**EXERCISE BRIEF**:
The material below should be written out in full and exactly; pictures stay out of the copy.

**RECORD SET**:
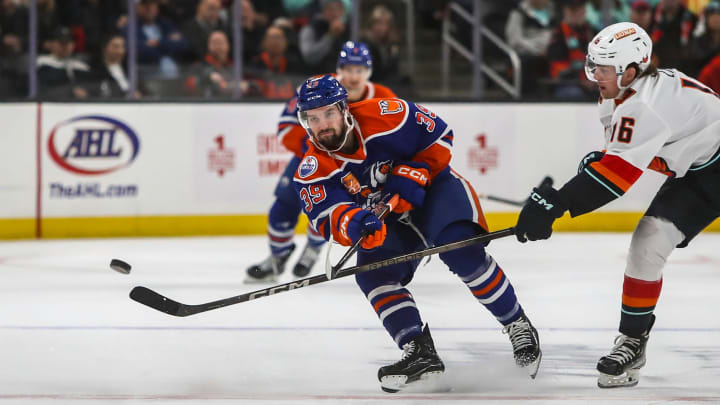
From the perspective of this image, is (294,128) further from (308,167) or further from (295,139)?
(308,167)

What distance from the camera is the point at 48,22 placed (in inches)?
253

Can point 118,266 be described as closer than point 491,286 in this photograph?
No

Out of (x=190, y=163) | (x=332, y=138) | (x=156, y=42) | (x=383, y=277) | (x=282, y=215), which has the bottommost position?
(x=190, y=163)

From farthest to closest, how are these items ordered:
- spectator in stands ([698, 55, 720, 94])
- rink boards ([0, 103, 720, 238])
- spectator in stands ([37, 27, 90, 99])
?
1. spectator in stands ([37, 27, 90, 99])
2. rink boards ([0, 103, 720, 238])
3. spectator in stands ([698, 55, 720, 94])

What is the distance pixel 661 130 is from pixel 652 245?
344 mm

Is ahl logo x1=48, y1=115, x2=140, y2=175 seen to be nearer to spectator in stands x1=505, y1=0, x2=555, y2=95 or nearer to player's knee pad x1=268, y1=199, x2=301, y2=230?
player's knee pad x1=268, y1=199, x2=301, y2=230

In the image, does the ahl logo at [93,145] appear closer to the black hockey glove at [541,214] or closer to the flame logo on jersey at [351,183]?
the flame logo on jersey at [351,183]

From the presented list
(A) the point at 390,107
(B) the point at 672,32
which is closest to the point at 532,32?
(B) the point at 672,32

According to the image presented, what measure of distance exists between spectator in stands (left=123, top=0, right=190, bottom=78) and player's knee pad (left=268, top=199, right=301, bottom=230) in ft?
7.00

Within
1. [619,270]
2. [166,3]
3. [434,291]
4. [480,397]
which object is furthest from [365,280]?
[166,3]

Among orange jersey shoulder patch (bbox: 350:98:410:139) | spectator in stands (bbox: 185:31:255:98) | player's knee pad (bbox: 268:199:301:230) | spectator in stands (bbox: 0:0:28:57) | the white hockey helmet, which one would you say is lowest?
player's knee pad (bbox: 268:199:301:230)

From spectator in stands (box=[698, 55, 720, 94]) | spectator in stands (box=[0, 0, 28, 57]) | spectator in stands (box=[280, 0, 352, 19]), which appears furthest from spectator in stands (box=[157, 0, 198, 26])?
spectator in stands (box=[698, 55, 720, 94])

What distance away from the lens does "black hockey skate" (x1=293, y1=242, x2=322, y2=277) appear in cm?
499

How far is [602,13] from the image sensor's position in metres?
6.73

**FINISHED ANSWER**:
From the perspective of this image, is (294,128) further from (308,167) or further from (295,139)?
(308,167)

What distance from the camera is the point at 48,22 placed (in inches)?
253

Can point 118,266 be described as closer than point 491,286 in this photograph?
No

Out of (x=190, y=163) | (x=332, y=138) | (x=156, y=42) | (x=383, y=277) | (x=282, y=215), which has the bottommost position?
(x=190, y=163)

From farthest to closest, how are these items ordered:
- spectator in stands ([698, 55, 720, 94])
- rink boards ([0, 103, 720, 238])
- spectator in stands ([37, 27, 90, 99])
?
1. spectator in stands ([37, 27, 90, 99])
2. rink boards ([0, 103, 720, 238])
3. spectator in stands ([698, 55, 720, 94])

What is the distance pixel 661 130 is from pixel 652 245?
344 mm

Is ahl logo x1=48, y1=115, x2=140, y2=175 seen to be nearer to spectator in stands x1=505, y1=0, x2=555, y2=95 or nearer to player's knee pad x1=268, y1=199, x2=301, y2=230?
player's knee pad x1=268, y1=199, x2=301, y2=230

In the image, does the ahl logo at [93,145] appear closer to the black hockey glove at [541,214] or closer to the flame logo on jersey at [351,183]?
the flame logo on jersey at [351,183]

From the presented list
(A) the point at 390,107
(B) the point at 672,32
which is closest to the point at 532,32?
(B) the point at 672,32

According to the image presented, what measure of distance exists between spectator in stands (left=123, top=0, right=190, bottom=78) and player's knee pad (left=268, top=199, right=301, bottom=230) in ft?
7.00

Within
1. [619,270]
2. [166,3]
3. [434,291]
4. [480,397]
which object is furthest from [365,280]?
[166,3]

Among orange jersey shoulder patch (bbox: 350:98:410:139) | spectator in stands (bbox: 185:31:255:98) | player's knee pad (bbox: 268:199:301:230) | spectator in stands (bbox: 0:0:28:57) | the white hockey helmet, which one would you say is lowest?
player's knee pad (bbox: 268:199:301:230)

From spectator in stands (box=[698, 55, 720, 94]) | spectator in stands (box=[0, 0, 28, 57]) | spectator in stands (box=[280, 0, 352, 19]), which appears furthest from spectator in stands (box=[157, 0, 198, 26])?
spectator in stands (box=[698, 55, 720, 94])

What distance away from the lens does "black hockey skate" (x1=293, y1=242, x2=322, y2=277) appear in cm?
499

How far is [602,13] from the image sensor's position in metres?
6.73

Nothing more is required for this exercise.